POETS, How Might Submitting Your Work Work For You?
Meeting Nick Drake, published in *82Review, 21.1 |
I think it has to do with intention and process. Firstly, intention. It's a little trick of the mind. I know that if I intend to submit to 3 journals every month, then I'll submit to 3 journals some months (maybe 3 or 4 months in the year), and I'm okay with that. I don't always get published, but when I do it's a good little dopamine hit. I love seeing my work in context with other writers & artists. I really am blown away by the number of excellent writers, poets & artists in the world.

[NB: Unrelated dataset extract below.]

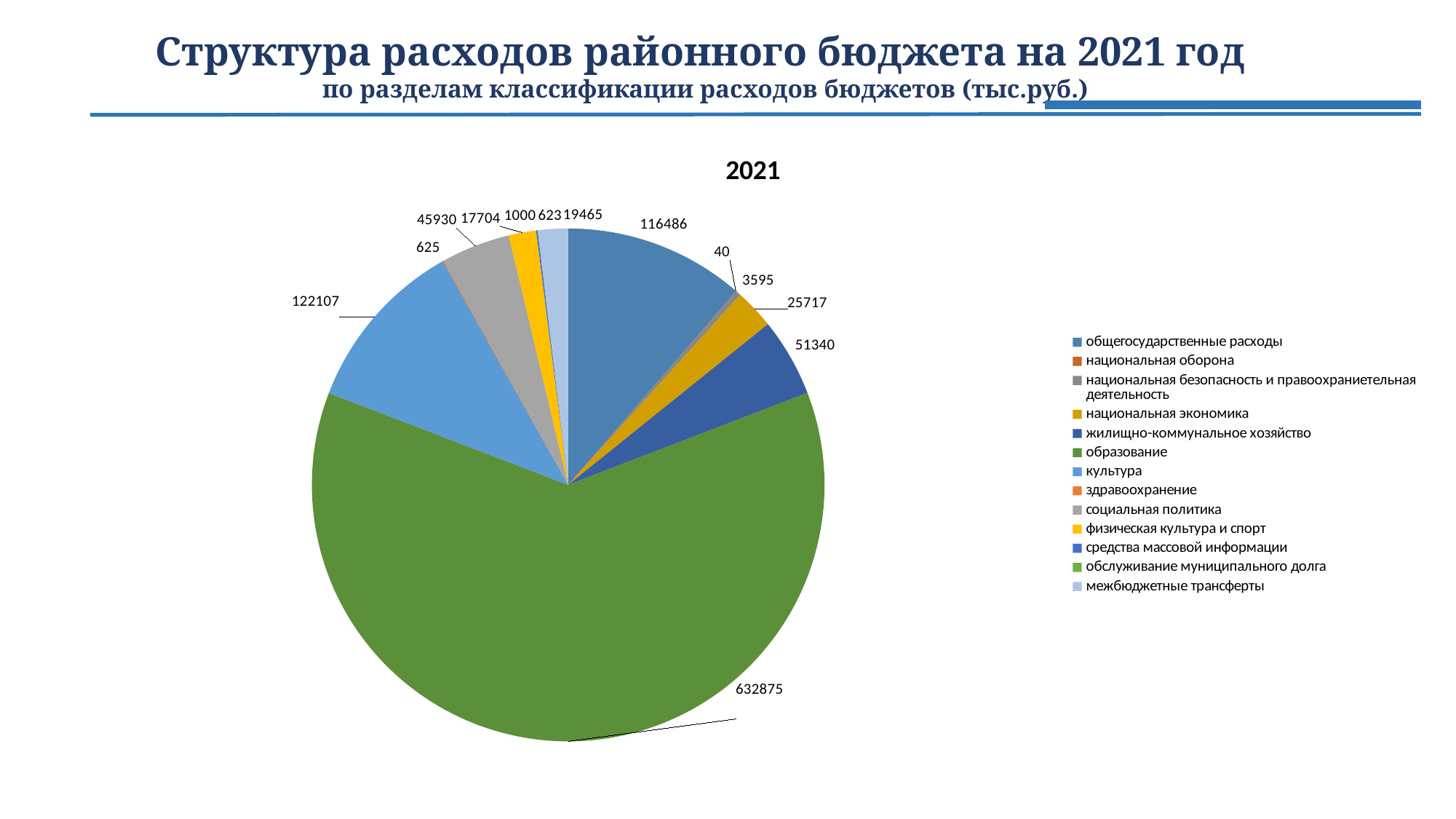
What is the value for образование in the pie chart? 632875 What is the value for общегосударственные расходы? 116486 What is the value for культура in the pie chart? 122107 What is the title shown above the pie chart? 2021 Which is larger, the value for социальная политика or the value for национальная экономика? социальная политика What kind of chart is shown on the slide? pie chart Which category has the smallest value in the pie chart? национальная оборона What is the value for жилищно-коммунальное хозяйство? 51340 Which category has the largest slice of the pie? образование How many categories does the pie chart show? 13 What is the difference between the values for культура and общегосударственные расходы? 5621 What is the value for межбюджетные трансферты? 19465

Sometimes you will hit home runs in a single month. This month, for example, I have work published in four journals:
- 'Meeting Nick Drake on the Pink Moon' and 'Ancient Dream of Good Fortune' published in *82Review Vol 21.1
- 'Roads My Father Drove' and 'Aged Care Facility, Penultimate Visit' in The Banyon Review Issue 18. You can also listen/watch me read the poems on Banyon's Vimeo account HERE (you may need to scroll down a little; it's in the Spring 2024 issue)

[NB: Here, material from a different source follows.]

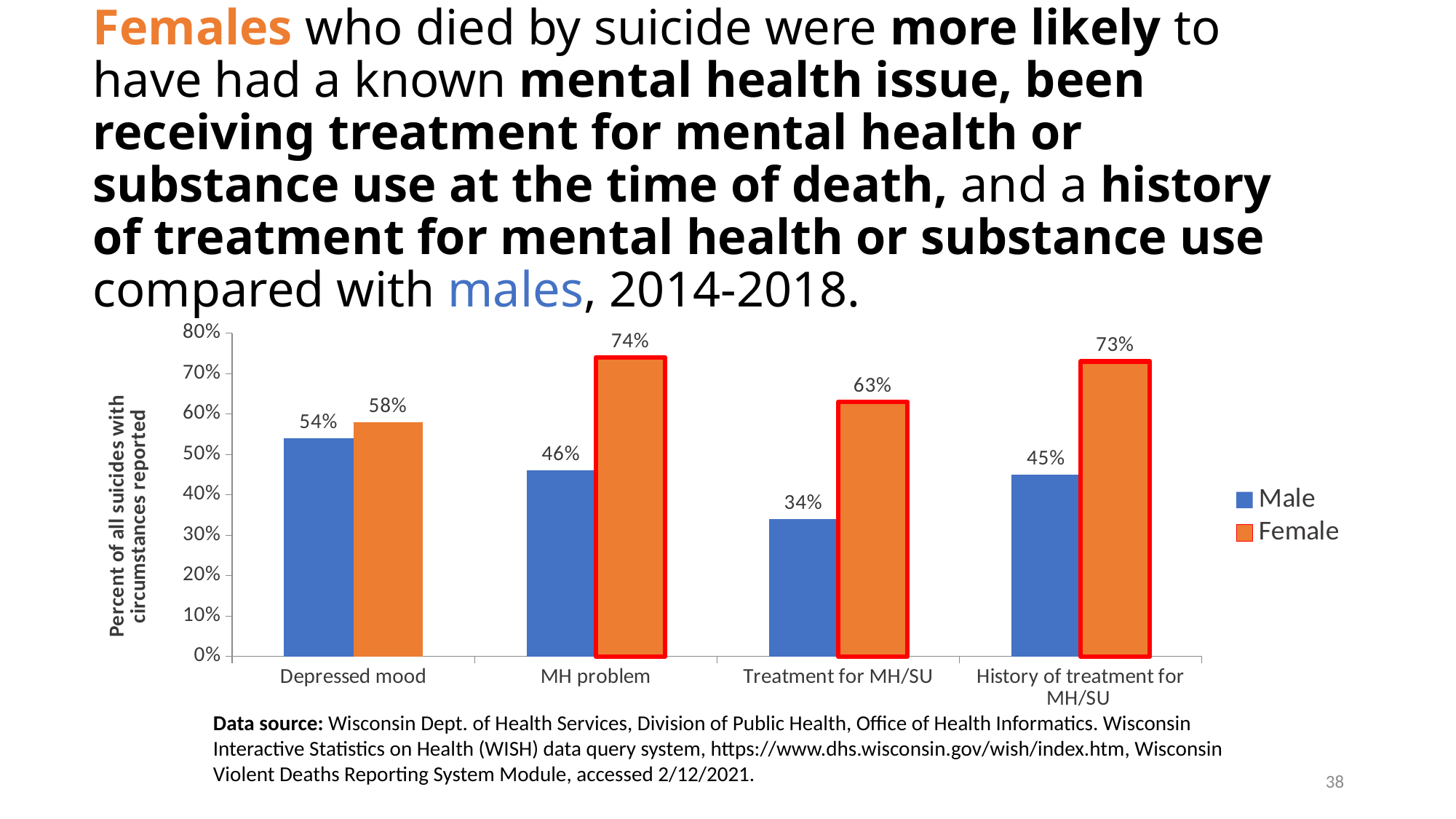
What is the Female value for MH problem? 74% Which is larger for Depressed mood, the Male value or the Female value? Female What is the Female value for Depressed mood? 58% What is the label of the y axis? Percent of all suicides with circumstances reported How many categories are shown on the x axis? 4 Which category has the highest Female value? MH problem What kind of chart is shown on the slide? Bar chart Which category has the lowest Male value? Treatment for MH/SU What is the difference between the Female and Male values for Treatment for MH/SU? 29% What is the Male value for Treatment for MH/SU? 34% What is the Male value for History of treatment for MH/SU? 45% How many series does the legend list? 2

- 'impressions of hate and love' in the Blue Bottle Journal
- 'waited an eternity for the leprechaun to answer my questions about sad' in Jacaranda Journal 10.2 (a piece I submitted last year).
Secondly, submitting work is about process. I
spoke to another poet recently who said it takes her all day to prepare
and submit poetry for a journal. I understand. Sometimes the guidelines
for formatting are fiddly and it takes time to check and re-check that you've got em right. But
it's also lovely to spend a whole day with your poem/s. I know they're
not babies or children (I kinda hate that comparison), but the spit and
polish we apply at the submission stage is a tender act. Even when we send a poem
out that we know is not ready, it lives in our bodies, our thoughts & emotions and we hope that it receives a soft landing, even if we did send
it out in a cardy when it really needed a coat. Or sumthin.
Ancient Dream of Good Fortune, published in *82Review |
Once upon a time I would have beaten myself up for not sticking to the submission plan. These days I tend to shrug, sometimes chuckle. C'est la vie, I say to myself. In the grand scheme of things, it's not a big deal to not submit. Like my partner is always telling me, "When it's time, it's time."
And
when my work isn't published? I don't take it personally. There are all
kinds of reasons work isn't accepted by an editor. Having submitted the
work some of the time is enough.
So rather than seeing submission & rejection as any kind of failure, it's worth asking yrself: How can I make submitting my work work for me?